Since the weather was supposed to be windy and warm on Saturday, we decided to make our annual Halloween pilgrimage to Swan Point Cemetery in Providence and see what interesting tributes were being left for H. P. Lovecraft. And to bird the Blackstone Corridor along the way. We made the usual stops in Cumberland -- Sneech Pond, Diamond Hill and Arnold Mills Reservoirs -- and found some of the fall ducks had moved in. In addition to a good number of DC Cormorants, we had our first Ruddy Ducks of the season. In fact we had more than 200 Ruddies on Diamond Hill Res and still had a lingering Killdeer and Osprey. In the Woonsocket Reservoir No. 3 (in Lincoln actually) we had two adult Peregrines who disappeared suddenly to be replaced by an adult Bald Eagle. Needless to say there were no ducks in the immediate vicinity. And shorebirds had either cleared out or been feasted upon by the Peregrines.
In the Uxbridge area we had a very large flock of Ring-necked Ducks.....all in all signaling that fall is coming to an end and we should start thinking about our next favorite phrase -- "I hope the water stays open for the Christmas Count"
But our real purpose was the trip to Swan Point to see Lovecraft's grave. It was a bit disappointing, in that we didn't run into one goth kid looking for the grave!
However, we did get to see that they still have special alarm lighting set up just for the occasion and we got to leave our little momento to this author on this oh-so-special-day....
So we headed back to Worcester to get ready for the hordes of trick-or-treaters. And we weren't disappointed. The first kids appeared at 4:45 (one of the earliest starting times) and it was non-stop until we shut the lights off just after 8:30. We had the usual Transformers, princesses, ninjas and witches -- but also a great Titanic, katydid and painter with her own moving wall. Don't ask, but you really had to be here to appreciate the chaos. Our final tally (including parents) was somewhere between 300-400!
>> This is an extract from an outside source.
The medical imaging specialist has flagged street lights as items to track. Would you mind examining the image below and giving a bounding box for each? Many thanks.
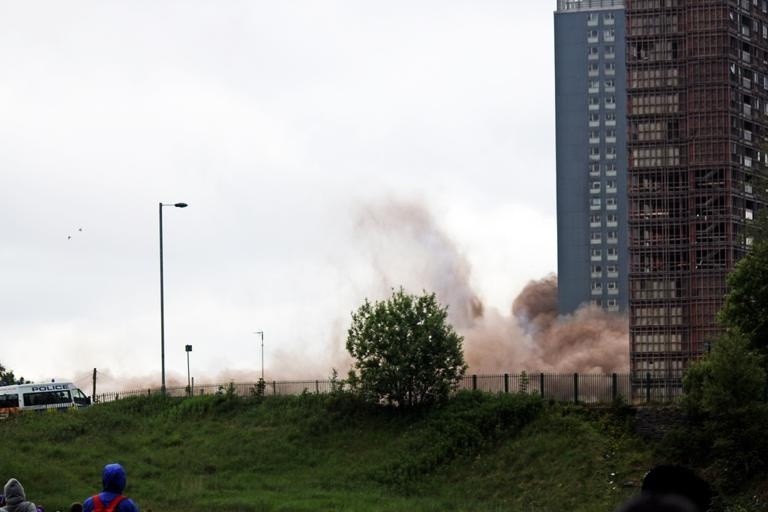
[253,329,267,397]
[157,200,197,398]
On Sunday (with the clocks falling back) we headed off to Westport with Rebecca and Kevin Bourinot at a reasonable hour hoping to find a Cave Swallow that had come northward in yesterday's balmy 73 degree weather. But alas we were denied.
We started early at Gooseberry Neck and didn't have much in the way of landbirds at all. However, there were both Common and Red-throated Loons aplenty.
And lots of scoters and eider. This female Surf Scoter was staying very close to shore and managed to get several good things to eat right off the rack line. Mark and Kevin had an unidentified swallow (even with their scopes) way down the beach from Allen's Neck, but it never came in our direction. After a brief stop at Allen's Pond, where I must admit it was a bit disconcerting to see my first female Buffleheads of the season, we decided to head to Acoaxet.
But what was even worse than Buffleheads was to find our first Harlequin Ducks in Acoaxet! Even though we had a semi-pal and 3 Black-bellied Plover, try as I might, I just coulden't shake the impending doom of another winter. I'm already asking "where we can go for a long weekend in January or February?"
And while the "mermaids' purses" seemed to cheer up Mark, I seem to be experiencing an early bout of autumn melancholy. It didn't help that landbirds weren't much better in Acoaxet, although we managed to find about 6 or so Eastern Meadowlarks right on the border with RI in the Brayton Point Rd. area.
In addition, we had this very colorful Red-tail hunting in the area.
And a small flock of Field Sparrows. There were also the obligatory Yellow-rumps and a few Golden-crowned Kinglets sprinkled in for variety.

Nothing extraordinary (see highlights below), but an enjoyable day nonetheless!

Westport/Acoaxet Highlights:
Both Common (37) and Red-throated Loon (14)
19 species of waterfowl including:
American Widgeon (26)
Green-winged Teal (26)
Ring-necked Duck (64)
Greater & Lesser Scaup (159 including scaup spcs.)
Common Eider (1084)
Harlequin Duck (7)
Black Scoter (3)
Surg Scoter (32)
White-winged Scoter (62)
Bufflehead (3)
Hooded Merg (12)
Red-breasted Merg (89)
Ruddy Duck (8)
9 species of shorebird including
Both Greater & Lesser Yellowlegs
Pectoral, Dunlin, Sanderling
Killdeer, Semipalmated and Black-bellied Plover
Ruddy Turnstone
But only 2 species of warbler -- Common Yellowthroat & Yellow-rumped
Plus we had a coyote and a Monarch butterfly!